Surge así otra dimensión de la contemplación del mundo a la
luz de la Trinidad: si el principio de todas las cosas es nuestro Dios,
entonces en el origen y en el destino de la realidad se encuentra el Amor del
Padre por el Hijo y del Hijo por el Padre. La Escritura nos lo deja entrever en
el aletear del Espíritu de Dios sobre las aguas (cfr. Gn 1,2): el Amor de la
Trinidad abraza el universo. Y, de un modo más explícito, retomando el relato
de la creación a la luz de la encarnación del Verbo, el prólogo del cuarto
Evangelio dice que «todo se hizo por Él» (Jn 1,3): en todo se refleja la Filiación
de Cristo, y a Él se ordena todo (cfr. Ef 1,10). Las estrellas lejanas, el mar
profundo, las montañas más altas o las flores más bellas, todos hablan del don
absoluto que el Padre vierte en la generación del Hijo: todo es icono de esta
relación eterna de amor.

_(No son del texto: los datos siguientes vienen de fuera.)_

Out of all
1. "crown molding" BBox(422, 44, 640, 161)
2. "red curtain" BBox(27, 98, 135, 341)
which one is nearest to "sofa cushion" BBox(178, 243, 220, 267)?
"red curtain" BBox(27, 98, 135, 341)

Toda la creación habla de Cristo, como dice la
liturgia, parafraseando a san Pablo: «Ahora se cumple el designio del Padre:
hacer de Cristo el corazón del mundo»[13].
De aquí nace la posibilidad de contemplar el mundo y la
historia, en sus dimensiones más cotidianas y prosaicas, como lugar de
encuentro con Dios, como tarea filial confiada al hombre por el Padre, en
Cristo. A la luz de la Trinidad el cristiano se puede reconocer como “socio” de
Dios, como heredero en Cristo de todas las cosas, colaborando con Él para
llevar todo al Padre, con una profunda gratitud por su don: siendo todo él
agradecimiento. Este es el corazón de toda Misa, el acto eucarístico más
auténtico, a través del cual la creación vuelve a la relación con su origen, a
la Trinidad.
III - MARÍA Y LA TRINIDAD
San Josemaría confiaba en una ocasión: «Trato de llegar a la
Trinidad del Cielo por esa otra trinidad de la tierra: Jesús, María y José.
Están como más asequibles»[14]. El amor de los tres de la Sagrada Familia, sus
relaciones de don recíproco, le guiaba en la contemplación de la Trinidad
beatísima, remontando el río en búsqueda de la fuente, desde los amores hasta
el Amor de los amores.
Santa María es quien mejor ha realizado este retorno a Dios,
esta restitución en Cristo del mundo a la Trinidad. La existencia de María es
trinitaria; está completamente transfigurada de amor: María recibe su ser, y lo
entrega de nuevo al Padre en Cristo gracias al Espíritu Santo, que es el Amor
mismo y que la ha cubierto con su sombra (Cfr. Lc 1,35). María es criatura,
María es una mujer de Palestina, pero todo en Ella está impregnado del Amor que
constituye la relación eterna entre el Padre y el Hijo. Así Ella es Señora de
la creación y de la historia: todo se ha confiado a su Corazón inmaculado,
porque nadie conoce mejor que ella el mundo, nadie lo transforma mejor que
ella, a través de su diálogo íntimo y familiar con cada persona de la Trinidad.
Con Ella podemos vivir «en el seno de la Trinidad (…) adentrarnos en el Padre y
descubrir nuevas dimensiones que iluminan las situaciones concretas y las
cambian»[15], que llevan a «hacer de Cristo el corazón del mundo».